**Objective**
Pick up the news story about Facebook's Portal TV launch after its final sentence and carry it forward.

Facebook Enters Living Room With Video Chat-Focused TV Box
An employee demonstrates functions of the Portal TV device attached to a flat screen TV during a Facebook Inc. product launch in San Francisco, California, U.S. (Photographer: Michael Short/Bloomberg)

Facebook Enters Living Room With Video Chat-Focused TV Box

(Bloomberg) -- Facebook Inc. on Wednesday upgraded its Portal video chat devices, with a new model for TVs and lower prices. It also said users can opt out of the company accessing voice recordings collected by the hardware.

With the new products, called Portal TV, Portal, and Portal Mini, Facebook is trying to break into the crowded smart speaker and connected living room markets.

Facebook Enters Living Room With Video Chat-Focused TV Box

The Portal TV, which goes on sale for $149 in October, can be connected to a TV set with standard HDMI cable and has a camera and several microphones to enable video calling via Facebook’s Messenger and WhatsApp services.

**Records**
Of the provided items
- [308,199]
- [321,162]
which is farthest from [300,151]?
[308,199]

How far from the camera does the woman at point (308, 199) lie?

**Task answer**
The device supports Spotify, along with Amazon’s Prime Video service, Ring cameras and Alexa voice assistant. But it lacks content from Netflix Inc. and some other popular video-streaming services. That may make it difficult to compete without the range of video and apps offered by rival streaming devices from Roku Inc., Apple Inc. and Amazon.com Inc.

Facebook executive Andrew Bosworth emphasized in a demonstration that the device’s primary purpose is video calling. That’s the company’s unique sales proposition and people will likely use additional devices for content that they can’t get via the Portal TV, he said.

Facebook Enters Living Room With Video Chat-Focused TV Box

Facebook’s new Portal smart display devices, coming later in October, will sell for $129 and $179, down from the previous $199 starting price. The devices still come in two sizes, 8-inch and 10-inch variations. The new versions have improved speakers and a physical shutter that can either disable both the camera and microphone or just the camera.

Facebook said it will transcribe some audio clips collected by the Portal devices, but users will be able to opt out.

Facebook first launched its video-calling hardware in 2018, following a series of privacy scandals. The company doesn’t report Portal sales, but it slashed the price in half earlier this year. Bosworth said sales and consumer reception of the device were “warmer” than expected, but he declined to provide specific figures.

©2019 Bloomberg L.P.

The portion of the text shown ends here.